やったーっ! そう言って真っ先に係留所に駆けつけたのは峰竜太だった。いや、師匠の上野真之介じゃないんかい(笑)。峰はレース直前、まったく落ち着かない様子で、「緊張してきた」と胸を押さえている。まあ、上野の師匠が峰だから、ヒーローは孫弟子。グループの一員ではある。それにしても師匠を差し置いて、まったくもう……。そして、やっぱりか、の涙を見せている。

大師匠がそんな様子だったというのに、末永和也は堂々たるものだった。峰らが待ち構える係留所に戻って来た末永は、もちろんガッツポーズを見せながらも、静かな笑みを浮かべている。昨年のオールスター、峰が泣いているのを見た定松勇樹はその瞬間に号泣している。しかし末永は、峰が泣いているのを見ても笑顔のままだった。では、上野師匠に対しては? 上野もまた静かに笑っていたからかもしれないが、末永は笑顔を交わすのみだった。僕はそんな末永の姿に、ただただ大物感を見ていたのだった。

多くの先輩に頑張れと声をかけられて、緊張に襲われていた。末永はそう振り返っている。でも、実はレース直前の末永にはそんな様子も見えなかったのだ。展示から戻ってきても、浮足立っているような様子は少しもない。そのとき緊張やプレッシャーと戦っていたのだろうけれども、そうしたものに搦めとられて我を見失ったりはまったくしていなかったと言い切っていいと思う。つまり、レース前もレース後も、末永は実に逞しい若者としか見えなかった。

これは通過点に過ぎない。僕の感想はそういうことになる。末永がそう捉えているかどうかはわからない。今はただただ、夢だったSG制覇の感慨を味わっているのかもしれない。だが、真に目指す到達点はまだまだ先にある。今日の勝利は、そこへ向かっていく過程のひとつのエピソード。末永のしっかりした振る舞いからは、そうとしか思えないのだ。ようするに、この若者、とてつもない!

で、ウィニングランから帰ってくる末永を出迎えたのは、やっぱり峰竜太なのだった。そこに遅れて上野師匠があらわれる。「あ、竜太さんがいる」と上野は、控室に戻ろうとした。いや、そこは師匠が行かなきゃダメでしょ! 思わずそう口走ってしまって、上野も意を決したように係留所へと下りていく。そして、末永は上野師匠とガッチリ握手! 激しく抱き合ったりはしなかったけれども、そこには二人にしかわからないであろう世界が確実にあった。静かに微笑み合う末永と上野は、なんとも幸せそうな師弟だったのだ。というか、峰竜太、嬉しいのはわかるけど出しゃばりすぎだって(笑)。

- [提供された行]:
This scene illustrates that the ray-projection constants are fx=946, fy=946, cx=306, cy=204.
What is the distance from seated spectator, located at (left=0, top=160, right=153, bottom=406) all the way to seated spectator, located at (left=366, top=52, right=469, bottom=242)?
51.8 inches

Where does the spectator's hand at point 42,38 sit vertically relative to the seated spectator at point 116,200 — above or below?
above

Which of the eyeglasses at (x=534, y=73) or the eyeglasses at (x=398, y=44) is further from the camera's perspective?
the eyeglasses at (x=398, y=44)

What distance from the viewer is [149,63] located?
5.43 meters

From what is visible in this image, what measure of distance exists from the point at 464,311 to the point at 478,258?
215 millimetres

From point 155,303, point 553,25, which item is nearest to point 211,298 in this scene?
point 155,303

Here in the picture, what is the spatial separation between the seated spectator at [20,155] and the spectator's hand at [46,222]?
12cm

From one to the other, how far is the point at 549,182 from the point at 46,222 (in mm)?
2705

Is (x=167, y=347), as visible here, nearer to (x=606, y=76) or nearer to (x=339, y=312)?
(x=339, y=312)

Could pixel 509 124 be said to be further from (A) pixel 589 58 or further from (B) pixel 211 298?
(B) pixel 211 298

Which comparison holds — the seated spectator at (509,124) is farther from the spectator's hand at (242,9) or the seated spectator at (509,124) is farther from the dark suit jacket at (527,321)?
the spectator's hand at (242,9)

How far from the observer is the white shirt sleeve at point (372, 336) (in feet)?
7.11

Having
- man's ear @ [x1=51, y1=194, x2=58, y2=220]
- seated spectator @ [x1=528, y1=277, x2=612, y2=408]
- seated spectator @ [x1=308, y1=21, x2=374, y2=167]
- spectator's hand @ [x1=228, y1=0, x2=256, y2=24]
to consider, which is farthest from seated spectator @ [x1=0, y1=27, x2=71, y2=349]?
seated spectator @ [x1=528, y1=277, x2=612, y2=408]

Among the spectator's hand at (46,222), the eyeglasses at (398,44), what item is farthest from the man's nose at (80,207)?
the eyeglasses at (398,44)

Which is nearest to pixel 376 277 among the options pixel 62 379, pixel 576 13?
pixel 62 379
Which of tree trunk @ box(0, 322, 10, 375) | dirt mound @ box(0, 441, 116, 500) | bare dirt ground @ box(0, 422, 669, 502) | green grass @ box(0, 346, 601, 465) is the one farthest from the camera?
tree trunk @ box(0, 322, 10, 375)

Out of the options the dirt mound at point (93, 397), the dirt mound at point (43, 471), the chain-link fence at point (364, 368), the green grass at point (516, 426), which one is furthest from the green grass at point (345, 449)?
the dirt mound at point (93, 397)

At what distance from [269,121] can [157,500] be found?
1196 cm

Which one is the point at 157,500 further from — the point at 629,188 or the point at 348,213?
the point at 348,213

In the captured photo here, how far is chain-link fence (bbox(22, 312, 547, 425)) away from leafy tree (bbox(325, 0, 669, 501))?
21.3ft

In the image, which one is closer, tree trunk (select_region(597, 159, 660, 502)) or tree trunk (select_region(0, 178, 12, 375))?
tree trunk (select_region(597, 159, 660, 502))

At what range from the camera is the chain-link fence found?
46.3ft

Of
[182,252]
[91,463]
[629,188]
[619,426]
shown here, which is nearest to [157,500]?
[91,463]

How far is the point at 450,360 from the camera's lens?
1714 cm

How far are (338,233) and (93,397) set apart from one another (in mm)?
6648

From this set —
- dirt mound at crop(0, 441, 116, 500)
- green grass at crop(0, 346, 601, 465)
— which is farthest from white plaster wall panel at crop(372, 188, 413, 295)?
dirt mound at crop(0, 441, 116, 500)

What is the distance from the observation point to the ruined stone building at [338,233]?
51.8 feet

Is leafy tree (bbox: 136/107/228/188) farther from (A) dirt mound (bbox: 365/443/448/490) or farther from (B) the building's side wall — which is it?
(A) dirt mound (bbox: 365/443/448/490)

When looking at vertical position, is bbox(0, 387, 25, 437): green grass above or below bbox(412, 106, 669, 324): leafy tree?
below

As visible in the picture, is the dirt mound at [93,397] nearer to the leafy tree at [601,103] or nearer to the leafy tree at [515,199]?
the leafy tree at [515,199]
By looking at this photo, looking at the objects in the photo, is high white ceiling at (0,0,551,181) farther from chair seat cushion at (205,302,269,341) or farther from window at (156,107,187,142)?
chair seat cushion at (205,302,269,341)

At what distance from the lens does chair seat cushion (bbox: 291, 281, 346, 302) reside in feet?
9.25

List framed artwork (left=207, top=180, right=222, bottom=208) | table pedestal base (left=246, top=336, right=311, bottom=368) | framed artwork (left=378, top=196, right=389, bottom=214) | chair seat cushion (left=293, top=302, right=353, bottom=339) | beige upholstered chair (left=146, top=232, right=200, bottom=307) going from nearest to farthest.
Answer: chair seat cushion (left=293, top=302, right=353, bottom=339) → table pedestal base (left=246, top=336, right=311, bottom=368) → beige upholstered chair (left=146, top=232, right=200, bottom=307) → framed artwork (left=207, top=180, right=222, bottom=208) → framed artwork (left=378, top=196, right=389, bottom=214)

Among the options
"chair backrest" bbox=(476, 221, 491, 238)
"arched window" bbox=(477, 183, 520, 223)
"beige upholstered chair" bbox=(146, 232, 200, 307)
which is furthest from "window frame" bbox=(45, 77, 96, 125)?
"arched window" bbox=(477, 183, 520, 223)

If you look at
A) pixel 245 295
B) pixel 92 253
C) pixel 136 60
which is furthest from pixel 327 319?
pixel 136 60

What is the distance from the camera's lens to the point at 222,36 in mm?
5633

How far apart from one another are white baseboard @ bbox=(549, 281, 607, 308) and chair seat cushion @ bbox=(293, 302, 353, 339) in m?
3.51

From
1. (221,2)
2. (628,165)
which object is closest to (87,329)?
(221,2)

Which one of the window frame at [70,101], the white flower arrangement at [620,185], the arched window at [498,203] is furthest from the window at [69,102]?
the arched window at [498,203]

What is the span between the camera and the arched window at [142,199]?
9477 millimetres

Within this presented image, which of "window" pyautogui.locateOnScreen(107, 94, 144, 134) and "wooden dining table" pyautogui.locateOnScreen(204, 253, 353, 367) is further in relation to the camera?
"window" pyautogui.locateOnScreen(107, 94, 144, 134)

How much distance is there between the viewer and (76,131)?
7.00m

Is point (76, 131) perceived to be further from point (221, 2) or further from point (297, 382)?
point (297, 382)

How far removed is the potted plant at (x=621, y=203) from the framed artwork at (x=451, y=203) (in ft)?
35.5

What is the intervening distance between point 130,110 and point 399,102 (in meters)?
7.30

- [依頼事項]:
a. 引用文から、「やったーっ! そう言って真っ」を含む語句で始まり「っぱりか、の涙を見せている。」で終わる部分を一字も変えずに返してください。
b. 次の(i)から(iii)の記述が引用文の内容と合っているかどうかを、それぞれ「はい」か「いいえ」で答え、判断の根拠となる引用文の語句を正確に引用してください。(i) 上野真之介の師匠は峰竜太である。(ii) 末永和也は、峰が泣いているのを見て号泣した。(iii) 末永と上野は激しく抱き合った。

- [課題の解答]:
a.
やったーっ! そう言って真っ先に係留所に駆けつけたのは峰竜太だった。いや、師匠の上野真之介じゃないんかい(笑)。峰はレース直前、まったく落ち着かない様子で、「緊張してきた」と胸を押さえている。まあ、上野の師匠が峰だから、ヒーローは孫弟子。グループの一員ではある。それにしても師匠を差し置いて、まったくもう……。そして、やっぱりか、の涙を見せている。

b.
(i) はい。「上野の師匠が峰だから」
(ii) いいえ。「末永は、峰が泣いているのを見ても笑顔のままだった」
(iii) いいえ。「激しく抱き合ったりはしなかったけれども」